Excerpted passage
----
Filter placement: The ceramic pot sits inside the upper bucket (or directly on top of the collection bucket with a custom support ring). The rim of the ceramic pot rests on the top edge of the collection container, with the filter body hanging inside. Water filters through the ceramic walls and drips into the collection container below.
Lid: Cut a hole in the collection bucket lid sized to allow the filter pot to sit through it while the lid rests on the bucket rim. This keeps the entire system covered.
Operation and Maintenance
Daily use: Fill the filter to capacity with the most pre-treated water available (settled, pre-filtered if turbid). Wait for it to filter. Use water from the spigot.
Cleaning: When flow rate drops significantly (more than 50% reduction from baseline), clean the filter:
- Remove from the system
- Scrub the outer surface with a soft nylon brush under running water
- Do not use soap — soap residue clogs pores and may affect the silver coating
- Rinse with clean water
- Re-test flow rate
Re-application of silver: Re-apply colloidal silver to the filter interior once every 6 months or after any cleaning procedure that may have removed the coating.
----
Records supplied
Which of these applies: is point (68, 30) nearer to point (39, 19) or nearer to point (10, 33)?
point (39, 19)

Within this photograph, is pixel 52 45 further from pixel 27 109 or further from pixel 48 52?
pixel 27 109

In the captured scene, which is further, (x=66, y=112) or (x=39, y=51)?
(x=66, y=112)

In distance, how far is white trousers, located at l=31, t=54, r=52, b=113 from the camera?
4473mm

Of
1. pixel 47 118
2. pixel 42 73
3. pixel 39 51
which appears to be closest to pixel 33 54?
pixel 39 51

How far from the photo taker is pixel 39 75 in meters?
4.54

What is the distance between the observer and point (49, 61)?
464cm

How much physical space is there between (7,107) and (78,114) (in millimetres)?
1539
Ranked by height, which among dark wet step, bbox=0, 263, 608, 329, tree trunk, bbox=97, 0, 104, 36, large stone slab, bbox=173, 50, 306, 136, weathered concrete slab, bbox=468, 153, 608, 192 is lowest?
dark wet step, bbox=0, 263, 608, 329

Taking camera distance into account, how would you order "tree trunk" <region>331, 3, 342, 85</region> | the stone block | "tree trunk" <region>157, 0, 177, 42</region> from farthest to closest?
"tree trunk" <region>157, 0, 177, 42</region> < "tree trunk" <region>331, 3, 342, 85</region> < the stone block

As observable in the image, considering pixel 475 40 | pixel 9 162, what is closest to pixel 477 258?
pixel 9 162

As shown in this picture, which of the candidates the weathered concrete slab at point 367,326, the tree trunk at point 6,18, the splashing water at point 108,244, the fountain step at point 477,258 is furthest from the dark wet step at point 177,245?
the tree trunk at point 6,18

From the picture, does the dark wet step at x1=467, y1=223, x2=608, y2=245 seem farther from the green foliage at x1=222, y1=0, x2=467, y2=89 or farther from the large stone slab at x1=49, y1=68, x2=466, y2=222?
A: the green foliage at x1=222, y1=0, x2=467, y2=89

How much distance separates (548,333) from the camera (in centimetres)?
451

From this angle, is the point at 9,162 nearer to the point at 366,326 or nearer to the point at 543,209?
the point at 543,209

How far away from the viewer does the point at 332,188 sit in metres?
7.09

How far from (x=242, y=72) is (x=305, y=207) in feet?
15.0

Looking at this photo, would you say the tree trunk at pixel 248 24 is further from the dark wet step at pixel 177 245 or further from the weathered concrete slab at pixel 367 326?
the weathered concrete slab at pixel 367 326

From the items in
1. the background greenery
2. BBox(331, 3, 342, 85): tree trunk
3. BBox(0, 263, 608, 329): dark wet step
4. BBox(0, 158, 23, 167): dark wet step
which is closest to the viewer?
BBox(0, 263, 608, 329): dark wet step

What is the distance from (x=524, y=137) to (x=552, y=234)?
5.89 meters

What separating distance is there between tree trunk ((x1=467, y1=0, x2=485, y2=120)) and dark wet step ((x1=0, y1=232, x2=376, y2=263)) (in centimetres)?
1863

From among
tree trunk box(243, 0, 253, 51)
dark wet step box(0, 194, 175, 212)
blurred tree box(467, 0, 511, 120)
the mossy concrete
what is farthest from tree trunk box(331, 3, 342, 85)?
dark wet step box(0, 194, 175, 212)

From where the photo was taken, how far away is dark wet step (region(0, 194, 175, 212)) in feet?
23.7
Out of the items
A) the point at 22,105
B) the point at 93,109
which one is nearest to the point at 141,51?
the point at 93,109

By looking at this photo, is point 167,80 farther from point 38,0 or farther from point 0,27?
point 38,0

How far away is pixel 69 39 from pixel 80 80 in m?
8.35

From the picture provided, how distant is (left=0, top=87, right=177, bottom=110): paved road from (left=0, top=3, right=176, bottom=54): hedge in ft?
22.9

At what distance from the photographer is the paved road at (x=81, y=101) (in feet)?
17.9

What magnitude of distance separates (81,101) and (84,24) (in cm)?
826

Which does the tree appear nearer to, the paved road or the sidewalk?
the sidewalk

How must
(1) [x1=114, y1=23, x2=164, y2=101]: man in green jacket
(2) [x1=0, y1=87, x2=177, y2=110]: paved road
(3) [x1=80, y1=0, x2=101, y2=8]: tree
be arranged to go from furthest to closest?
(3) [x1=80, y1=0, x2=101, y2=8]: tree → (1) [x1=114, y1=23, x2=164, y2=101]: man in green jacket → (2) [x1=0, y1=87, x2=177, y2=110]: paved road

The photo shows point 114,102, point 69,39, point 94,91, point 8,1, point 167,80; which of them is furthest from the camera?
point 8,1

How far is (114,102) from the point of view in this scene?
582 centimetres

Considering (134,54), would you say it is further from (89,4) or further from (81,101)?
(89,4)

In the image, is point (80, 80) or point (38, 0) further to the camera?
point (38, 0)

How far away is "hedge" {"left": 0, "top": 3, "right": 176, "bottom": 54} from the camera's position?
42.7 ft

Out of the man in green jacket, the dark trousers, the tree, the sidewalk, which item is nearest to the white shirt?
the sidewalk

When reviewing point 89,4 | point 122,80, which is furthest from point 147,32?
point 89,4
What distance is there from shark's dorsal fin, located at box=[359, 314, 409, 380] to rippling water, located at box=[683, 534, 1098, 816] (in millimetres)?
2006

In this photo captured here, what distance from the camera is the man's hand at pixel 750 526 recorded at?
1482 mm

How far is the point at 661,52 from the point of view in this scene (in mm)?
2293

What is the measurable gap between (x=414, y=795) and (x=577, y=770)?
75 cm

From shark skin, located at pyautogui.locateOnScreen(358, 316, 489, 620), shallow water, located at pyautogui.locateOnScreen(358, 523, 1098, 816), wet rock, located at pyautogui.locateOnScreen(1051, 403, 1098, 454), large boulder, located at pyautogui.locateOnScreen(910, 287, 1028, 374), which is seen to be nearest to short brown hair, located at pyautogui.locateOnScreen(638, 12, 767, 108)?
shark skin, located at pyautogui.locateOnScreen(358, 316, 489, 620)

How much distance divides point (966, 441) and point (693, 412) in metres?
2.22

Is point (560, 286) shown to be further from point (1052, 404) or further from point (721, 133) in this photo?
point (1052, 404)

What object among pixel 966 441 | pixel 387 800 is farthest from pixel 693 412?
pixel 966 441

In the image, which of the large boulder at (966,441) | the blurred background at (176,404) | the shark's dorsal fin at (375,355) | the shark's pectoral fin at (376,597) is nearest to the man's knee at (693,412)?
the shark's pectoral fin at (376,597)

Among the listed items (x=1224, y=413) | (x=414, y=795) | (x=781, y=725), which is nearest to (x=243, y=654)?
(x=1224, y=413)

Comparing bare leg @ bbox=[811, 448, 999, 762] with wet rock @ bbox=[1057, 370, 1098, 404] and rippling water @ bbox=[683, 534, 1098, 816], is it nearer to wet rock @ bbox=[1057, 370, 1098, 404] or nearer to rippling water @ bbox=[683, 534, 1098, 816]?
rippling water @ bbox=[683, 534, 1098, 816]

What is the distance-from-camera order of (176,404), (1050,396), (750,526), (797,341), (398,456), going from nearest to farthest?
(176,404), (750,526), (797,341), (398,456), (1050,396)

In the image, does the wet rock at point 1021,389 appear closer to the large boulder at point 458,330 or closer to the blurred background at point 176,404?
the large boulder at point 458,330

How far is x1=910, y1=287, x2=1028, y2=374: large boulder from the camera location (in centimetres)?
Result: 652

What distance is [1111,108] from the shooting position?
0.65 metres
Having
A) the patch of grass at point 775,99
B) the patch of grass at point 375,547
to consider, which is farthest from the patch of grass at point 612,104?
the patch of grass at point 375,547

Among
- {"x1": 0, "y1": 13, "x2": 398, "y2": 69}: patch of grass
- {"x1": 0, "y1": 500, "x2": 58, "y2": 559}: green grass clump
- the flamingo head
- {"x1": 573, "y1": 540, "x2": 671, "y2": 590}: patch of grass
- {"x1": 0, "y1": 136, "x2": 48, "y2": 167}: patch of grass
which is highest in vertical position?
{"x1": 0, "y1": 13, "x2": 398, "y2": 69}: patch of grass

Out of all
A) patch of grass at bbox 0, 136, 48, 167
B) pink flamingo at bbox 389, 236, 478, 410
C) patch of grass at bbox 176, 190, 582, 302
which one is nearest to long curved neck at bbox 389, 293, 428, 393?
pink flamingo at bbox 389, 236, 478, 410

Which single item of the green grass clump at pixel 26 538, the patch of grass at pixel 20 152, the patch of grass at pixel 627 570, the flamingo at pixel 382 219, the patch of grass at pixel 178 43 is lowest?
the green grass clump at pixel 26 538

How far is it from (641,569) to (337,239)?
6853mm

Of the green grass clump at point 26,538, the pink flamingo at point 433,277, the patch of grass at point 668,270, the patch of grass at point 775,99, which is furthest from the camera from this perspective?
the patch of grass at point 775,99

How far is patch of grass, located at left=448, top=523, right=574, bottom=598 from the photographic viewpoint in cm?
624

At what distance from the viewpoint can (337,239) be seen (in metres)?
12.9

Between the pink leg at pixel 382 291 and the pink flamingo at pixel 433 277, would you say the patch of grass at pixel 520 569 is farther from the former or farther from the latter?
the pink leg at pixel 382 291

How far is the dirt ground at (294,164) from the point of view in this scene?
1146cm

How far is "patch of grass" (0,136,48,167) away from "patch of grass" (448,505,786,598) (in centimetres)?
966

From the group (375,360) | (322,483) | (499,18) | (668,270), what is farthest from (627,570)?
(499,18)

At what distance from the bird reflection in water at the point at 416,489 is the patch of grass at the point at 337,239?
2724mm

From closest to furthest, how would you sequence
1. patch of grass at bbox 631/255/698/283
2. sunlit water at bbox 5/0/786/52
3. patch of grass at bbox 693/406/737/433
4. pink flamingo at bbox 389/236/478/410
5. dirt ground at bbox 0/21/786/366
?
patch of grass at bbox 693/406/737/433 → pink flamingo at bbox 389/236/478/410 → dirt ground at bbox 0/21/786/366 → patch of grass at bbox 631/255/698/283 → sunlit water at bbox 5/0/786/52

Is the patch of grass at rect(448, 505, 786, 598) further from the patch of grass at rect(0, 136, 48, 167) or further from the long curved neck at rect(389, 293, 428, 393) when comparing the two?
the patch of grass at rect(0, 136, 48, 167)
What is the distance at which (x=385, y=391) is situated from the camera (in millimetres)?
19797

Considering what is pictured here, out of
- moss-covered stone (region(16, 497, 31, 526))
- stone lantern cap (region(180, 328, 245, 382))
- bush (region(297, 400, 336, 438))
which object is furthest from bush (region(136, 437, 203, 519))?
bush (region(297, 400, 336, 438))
----
Directions
**1.** In the ceramic filter instructions, retype the stretch from "Filter placement: The" through "entire system covered.".
**2.** Put this sentence from the ceramic filter instructions into Spanish: "This keeps the entire system covered."
**3.** Pick up the ceramic filter instructions after their last sentence and keep writing.
The rows come from a separate source and have nothing to do with the ceramic filter instructions.

Responses to the tasks
**1.**
Filter placement: The ceramic pot sits inside the upper bucket (or directly on top of the collection bucket with a custom support ring). The rim of the ceramic pot rests on the top edge of the collection container, with the filter body hanging inside. Water filters through the ceramic walls and drips into the collection container below.
Lid: Cut a hole in the collection bucket lid sized to allow the filter pot to sit through it while the lid rests on the bucket rim. This keeps the entire system covered.

**2.** Esto mantiene todo el sistema cubierto.

**3.**
Storage: If storing a filter unused for more than one week, dry it completely to prevent mold growth inside the pores. A dry filter can be stored indefinitely.
What This Filter Does and Does Not Do
Removes:
- 99.8%+ of bacteria (E. coli, Salmonella, Cholera) with silver treatment
- 99.9%+ of protozoa (Giardia, Cryptosporidium)
- Turbidity and sediment
Does not reliably remove:
- Viruses (pore size too large)
- Heavy metals
- Chemical contaminants
- Dissolved solids, salt
For complete purification: Follow ceramic filtration with chemical treatment (chlorine dioxide or bleach) to address viruses. This two-step process covers all biological threats from most natural water sources.
Pro Tip
If building ceramic filters for community use, the Potters for Peace manual is available as a free download and covers the entire process in detail with drawings and specifications. For individual household use, a commercial ceramic filter element (Doulton, Berkey, or similar) achieves the same result with tested, certified performance for $30-80. Build your own if you want community-scale production or if supply chains are unavailable.
Sources
Frequently Asked Questions
How effective is a ceramic filter at removing bacteria?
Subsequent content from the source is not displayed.